As recipients of the care that will be delivered by tomorrow’s doctors, patients have a right to influence what and how medical students and trainees are taught. Involving patients in curriculum development is essential for preparing doctors to value and respond to their patients’ needs. This ultimately holds the potential to improve the quality of healthcare delivery and, in turn, patient outcomes. This may have positive economic effects on healthcare systems as well as improving practitioner wellbeing. Further research is needed to refine guidance on how to involve patients in developing medical curriculums. Doing so will benefit medical students, doctors, and patients alike.

Key messages

  • Despite being a GMC requirement, patient involvement in development of medical curriculums is less common than in their delivery

  • Involving patients in the development of medical curriculums will help prepare doctors to deliver patient centred care

  • Such involvement has the potential to improve patient outcomes and practitioner wellbeing

  • More research is needed to explore best practices for effective and inclusive patient involvement in medical education

Footnotes

  • Contributors and sources: ABW is a researcher with expertise on patient involvement in health professions education. JB is a patient representative and has several public and patient involvement roles. JH has expertise on topics including therapeutic empathy (in education, research, and practice), evidence based medicine, and use of placebos. All authors contributed to the writing of this article, reviewed drafts, and approved the final manuscript. ABW is the guarantor.
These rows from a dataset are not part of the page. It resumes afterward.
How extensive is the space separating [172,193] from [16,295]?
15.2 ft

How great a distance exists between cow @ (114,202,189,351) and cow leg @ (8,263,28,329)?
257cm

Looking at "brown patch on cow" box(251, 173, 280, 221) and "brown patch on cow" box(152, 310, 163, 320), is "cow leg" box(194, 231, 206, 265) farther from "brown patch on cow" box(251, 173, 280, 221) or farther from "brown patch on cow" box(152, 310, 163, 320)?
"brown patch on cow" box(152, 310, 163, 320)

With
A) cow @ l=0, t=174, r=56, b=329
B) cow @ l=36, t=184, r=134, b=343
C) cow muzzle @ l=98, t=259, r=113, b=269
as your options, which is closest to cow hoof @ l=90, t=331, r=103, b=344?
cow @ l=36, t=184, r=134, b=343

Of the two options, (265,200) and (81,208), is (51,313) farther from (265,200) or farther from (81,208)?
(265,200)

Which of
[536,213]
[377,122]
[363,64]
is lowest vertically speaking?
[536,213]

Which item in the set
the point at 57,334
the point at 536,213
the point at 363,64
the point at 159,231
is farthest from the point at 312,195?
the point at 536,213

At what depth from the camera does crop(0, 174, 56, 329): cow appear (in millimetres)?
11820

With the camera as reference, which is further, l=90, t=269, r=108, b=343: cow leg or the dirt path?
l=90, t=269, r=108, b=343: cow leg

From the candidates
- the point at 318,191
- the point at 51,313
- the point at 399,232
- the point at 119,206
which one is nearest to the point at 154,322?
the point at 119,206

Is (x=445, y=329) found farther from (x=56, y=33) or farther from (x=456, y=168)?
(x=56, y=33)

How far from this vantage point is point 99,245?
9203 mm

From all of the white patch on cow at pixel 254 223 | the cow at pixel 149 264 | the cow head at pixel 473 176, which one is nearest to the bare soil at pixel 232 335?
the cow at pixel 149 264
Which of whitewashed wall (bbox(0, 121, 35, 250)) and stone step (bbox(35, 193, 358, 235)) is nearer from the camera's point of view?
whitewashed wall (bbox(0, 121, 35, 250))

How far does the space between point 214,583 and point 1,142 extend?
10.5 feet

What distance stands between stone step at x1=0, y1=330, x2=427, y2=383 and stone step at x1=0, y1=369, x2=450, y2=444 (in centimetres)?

  • Public and patient involvement: A patient representative (JB) is a co-author. JB made specific suggestions to strengthen our argument for advancing patient involvement in medical curriculum development and provided a patient perspective on why this is important.

  • Competing interests: We have read and understood BMJ policy on declaration of interests and have no conflicts of interest to declare. ABW and JH are funded by the Stoneygate Trust, which supports medical research and education. The funder had no role in the conceptualisation or writing of this manuscript.

  • Provenance and peer review: Not commissioned; externally peer reviewed.